Gottes Nähe

1. Wo entdecke und begegne ich Gott?

Und als er hinsah, siehe, da brannte der Dornbusch im Feuer. Ex 3,2

Die Erzählung vom brennenden Dornbusch im Alten Testament macht deutlich, dass Gott sich sogar im unscheinbaren Busch verbergen kann. Im Letzten ist es für uns wohl eine Frage der Wahrnehmung, ob man Gott auch tatsächlich dort entdeckt, wo er sich uns zeigt oder eben auch versteckt. Das heißt: Mit welchem Blick schaue ich auf die Wirklichkeit, die mir begegnet? Sehe ich nur das wirklich Sichtbare, also das, was ich mit meinen Augen objektiv erkennen und mit Worten beschreiben kann? Oder sehe und erkenne ich Gott in Achtsamkeit und Ehrfurcht? Ein gutes Zitat von Elisabeth Barret-Browning drückt das so aus: Die Erde ist mit Himmel vollgepackt, und jeder gewöhnliche Busch brennt mit Gott – aber nur der, der es sieht, zieht die Schuhe aus. Die anderen sitzen herum und pflücken Brombeeren.

2. Gott ist uns nahe

Ihr seid Gott jetzt nahe. Eph 2,13

Damit Kommunikation mit Gott innige Beziehung wird, muss uns bewusst werden, dass Gott jedem Menschen nahe ist. Für viele ist Gott immer noch irgendwo außerhalb ihrer selbst, wenn sie beten. Dadurch laufen sie Gefahr, das Gebet zu einem Ritual zu machen, mit dem sie versuchen, bis zu Gott durchzudringen. Manchmal frage ich etwas provokativ, wie weit sie denn mit ihrem Gebet durchdringen wollen, damit es bei Gott ankommt: durch die erste Betondecke ihres Hauses oder auch durch die zweite, durch die Ozonschicht, unser Sonnensystem oder die Milchstraße? Ich erinnere mich an ein Mädchen, das mir sagte: Wenn ich bete, dann geht mein Gebet nur bis an die Decke!
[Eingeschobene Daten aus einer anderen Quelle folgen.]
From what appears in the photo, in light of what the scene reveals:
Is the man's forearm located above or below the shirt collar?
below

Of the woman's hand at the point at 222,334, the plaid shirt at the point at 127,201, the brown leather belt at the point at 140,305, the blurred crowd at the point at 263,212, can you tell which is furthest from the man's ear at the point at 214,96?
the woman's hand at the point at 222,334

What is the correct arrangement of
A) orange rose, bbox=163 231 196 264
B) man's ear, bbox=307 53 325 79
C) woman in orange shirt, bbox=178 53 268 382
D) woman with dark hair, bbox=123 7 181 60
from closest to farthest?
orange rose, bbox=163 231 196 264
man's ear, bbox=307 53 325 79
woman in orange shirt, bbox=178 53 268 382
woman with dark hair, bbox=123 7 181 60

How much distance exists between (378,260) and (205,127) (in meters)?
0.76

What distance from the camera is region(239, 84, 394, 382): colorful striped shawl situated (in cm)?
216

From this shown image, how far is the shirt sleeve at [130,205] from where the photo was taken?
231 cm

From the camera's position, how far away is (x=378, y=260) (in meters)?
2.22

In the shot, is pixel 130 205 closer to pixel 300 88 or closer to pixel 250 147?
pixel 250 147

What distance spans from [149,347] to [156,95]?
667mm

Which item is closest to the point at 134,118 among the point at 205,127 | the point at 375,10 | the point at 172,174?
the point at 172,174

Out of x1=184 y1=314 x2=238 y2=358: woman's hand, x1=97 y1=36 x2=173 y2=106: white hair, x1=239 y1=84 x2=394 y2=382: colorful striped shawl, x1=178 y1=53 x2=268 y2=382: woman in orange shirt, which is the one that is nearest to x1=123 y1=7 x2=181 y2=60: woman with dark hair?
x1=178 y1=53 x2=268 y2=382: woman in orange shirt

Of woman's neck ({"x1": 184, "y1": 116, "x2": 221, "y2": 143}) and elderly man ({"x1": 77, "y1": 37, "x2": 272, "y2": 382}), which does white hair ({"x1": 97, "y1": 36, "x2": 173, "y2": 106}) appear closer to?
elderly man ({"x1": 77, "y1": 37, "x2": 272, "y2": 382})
Ich weiß genau, was sie damit meint, und kann ihr sehr gut nachfühlen. Ich konnte sie aber ermutigen, indem ich ihr versicherte, dass Gott unterhalb der Decke wohnt und sie mit ihrem Gebet nicht erst bis ins Weltall durchdringen muss. Gott ist uns in Christus nahegekommen. Er hat versprochen, in uns zu wohnen (Joh. 14,23) und bei uns  zu bleiben bis ans Ende der Welt (Mt. 28,20). Hans Peter Royer

3. Meine Kinder

‭‭Meine Kinder. Joh 13,33

Ich muss immer schmunzeln, wenn ich in Johannes 13,33 lese, dass Jesus seine Jünger als Kinder ansprach. Das waren ausgewachsene Seeleute mit Vollbart, gleich alt oder sogar älter als Jesus selbst. Und doch spricht er sie an als meine Kinder. Wann hat Sie jemand zum letzten Mal mit den Worten gerufen: Mein Kind? Wenn wir zu Gott reden, dann dürfen wir es als seine geliebten Kinder tun, die sicher und geborgen in seiner Gegenwart sind. Das Gebet ist das Wahrzeichen eines wahren Gläubigen und es tut der Seele unheimlich gut. Hans Peter Royer

Gott hört niemals auf, der Vater seiner Kinder zu sein. Antonius von Padua

Gott wird ein Mensch, damit die Menschen Gotteskinder werden können. Edith Stein

4. Das Leben im Wir

Lasst uns hinüberfahren. Mk 4,35

Solange wir als Christen nur im Ich, Mein und Mir denken, werden wir keine Wunder erleben. Denn wir konzentrieren uns nur auf unsere eigenen Möglichkeiten, nicht auf seine. Wir müssen üben, im Wir zu denken, als Team mit Gott zu arbeiten, denn erst dann leben wir in der Wahrheit. Solange ich als Christ im Ich lebe, lebe ich in der Lüge. Erst wenn ich bewusst beginne, im Wir zu leben, lebe ich in der Wahrheit. Wie oft denken, reden und beten wir ungefähr so: Das schaffe ich nicht, ich werde versagen, ich gehe dabei zugrunde! Und nun versuchen wir, dasselbe zu sprechen, jedoch gemeinsam mit dem allmächtigen Gott in uns und in der Wir-Form: Das schaffen wir nicht. Und Gott fragt zurück: Warum denn nicht? Ich bin doch hier. Hans Peter Royer

5. Der Herr ist nahe!

Der Herr ist nahe! Phil 4,5

Nicht hohe theologische Überlegungen bringen uns Gott näher, sondern eine kindliche, demütige Offenheit. Die Glücklichen sind die, die Gott in dieser Weise zum Herrn haben und ihm nahe sind. Danken wir Gott für unser Glück, wir, die er mit ewiger Liebe geliebt und darum in seiner Barmherzigkeit nah an sich gezogen hat. Diese Nähe in Jesus Christus ist und bleibt ungebrochen: Sie erstreckt sich über alle Zeit v.a. durch das Wirken des heiligen Geistes, v.a. auch in der Begegnung mit unserem Mitmenschen. Ja: In unseren Mitmenschen ist uns Gott nahe. Danken wir daher Gott heute bewusst für Menschen in unserem Leben. Durch ihre Hände, ihre Augen und ihre Herzen ist Christus uns nah.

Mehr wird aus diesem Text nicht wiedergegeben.